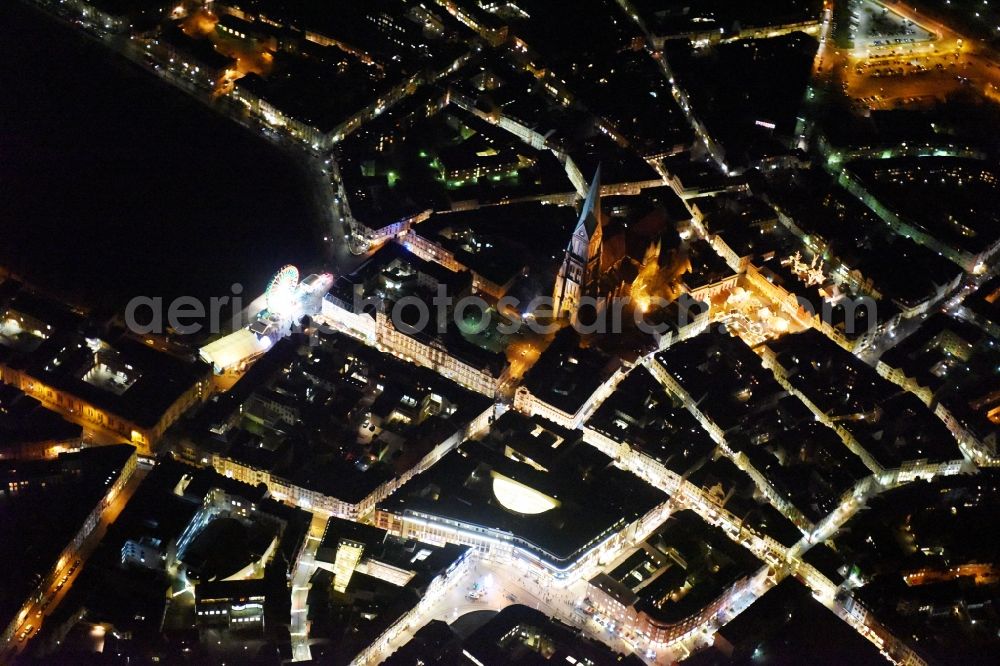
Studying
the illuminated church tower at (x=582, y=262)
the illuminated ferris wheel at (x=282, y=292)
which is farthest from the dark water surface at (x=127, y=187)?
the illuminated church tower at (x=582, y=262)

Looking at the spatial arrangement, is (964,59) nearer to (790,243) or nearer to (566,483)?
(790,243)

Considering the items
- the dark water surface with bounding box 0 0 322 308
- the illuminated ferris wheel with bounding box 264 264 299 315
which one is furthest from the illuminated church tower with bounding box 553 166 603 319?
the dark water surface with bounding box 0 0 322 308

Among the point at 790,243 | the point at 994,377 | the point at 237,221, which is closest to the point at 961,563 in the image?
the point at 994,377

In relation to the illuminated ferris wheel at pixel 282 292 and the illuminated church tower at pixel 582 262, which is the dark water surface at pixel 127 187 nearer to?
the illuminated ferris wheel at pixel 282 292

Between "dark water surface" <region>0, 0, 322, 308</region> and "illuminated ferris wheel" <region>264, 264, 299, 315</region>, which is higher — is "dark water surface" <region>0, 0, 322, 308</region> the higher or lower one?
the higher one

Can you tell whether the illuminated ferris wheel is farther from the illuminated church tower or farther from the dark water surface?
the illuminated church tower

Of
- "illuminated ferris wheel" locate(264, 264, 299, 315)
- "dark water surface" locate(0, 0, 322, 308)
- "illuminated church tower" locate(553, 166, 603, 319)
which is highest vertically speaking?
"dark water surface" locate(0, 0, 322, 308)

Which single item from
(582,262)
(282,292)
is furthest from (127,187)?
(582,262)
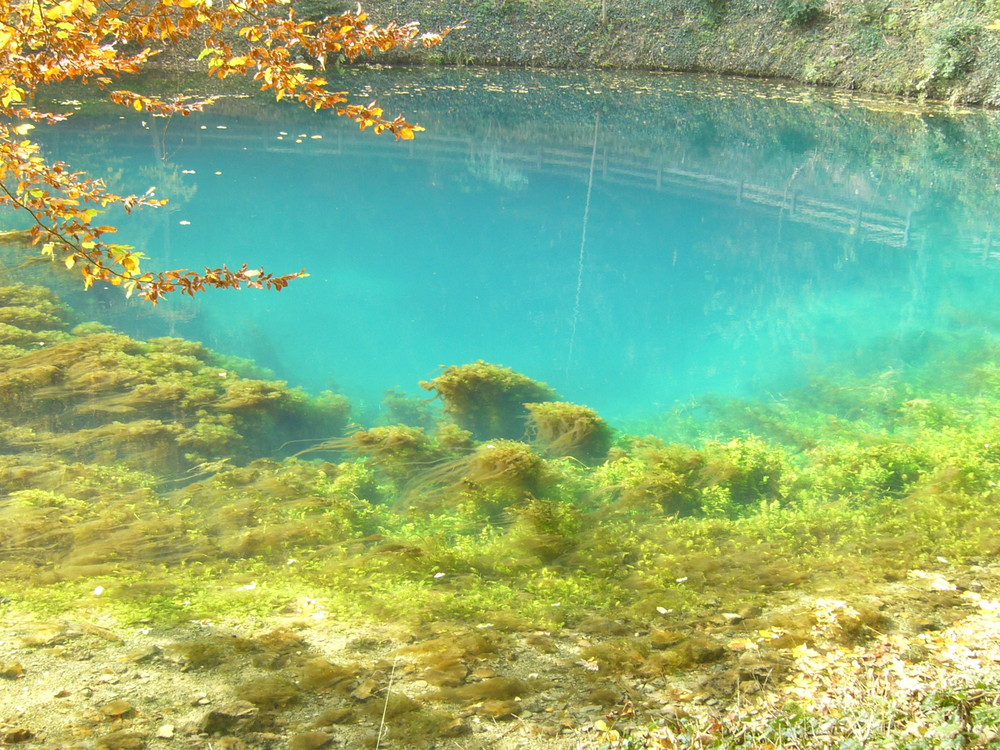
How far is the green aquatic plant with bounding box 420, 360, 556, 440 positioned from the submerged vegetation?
──────
Stated goal
Reproduce every line of the listing above word for word, but leave out the pictures.

Output for this task
Studying
the illuminated church tower at (x=582, y=262)
the illuminated ferris wheel at (x=282, y=292)
which is farthest from the dark water surface at (x=127, y=187)?
the illuminated church tower at (x=582, y=262)

Looking at the spatial arrangement, is (964,59) nearer to (790,243) or nearer to (566,483)?
(790,243)

Considering the items
- the dark water surface with bounding box 0 0 322 308
- the illuminated ferris wheel with bounding box 264 264 299 315
which one is furthest from the illuminated church tower with bounding box 553 166 603 319?
the dark water surface with bounding box 0 0 322 308

Among the point at 790,243 | the point at 994,377 | the point at 237,221, which is closest to the point at 961,563 in the image?
the point at 994,377

In relation to the illuminated ferris wheel at pixel 282 292 and the illuminated church tower at pixel 582 262, which is the dark water surface at pixel 127 187 nearer to?
the illuminated ferris wheel at pixel 282 292

Between "dark water surface" <region>0, 0, 322, 308</region> and "illuminated ferris wheel" <region>264, 264, 299, 315</region>, which is higher — is "dark water surface" <region>0, 0, 322, 308</region> the higher or lower one?
the higher one

Can you tell whether the illuminated ferris wheel is farther from the illuminated church tower or farther from the dark water surface?
the illuminated church tower

Of
- "illuminated ferris wheel" locate(264, 264, 299, 315)
- "dark water surface" locate(0, 0, 322, 308)
- "illuminated church tower" locate(553, 166, 603, 319)
which is highest vertically speaking?
"dark water surface" locate(0, 0, 322, 308)

Which single item from
(582,262)
(282,292)
is furthest from (127,187)?
(582,262)
How far is the green aquatic plant with bounding box 420, 360, 556, 440 positioned from the submerged vegetation?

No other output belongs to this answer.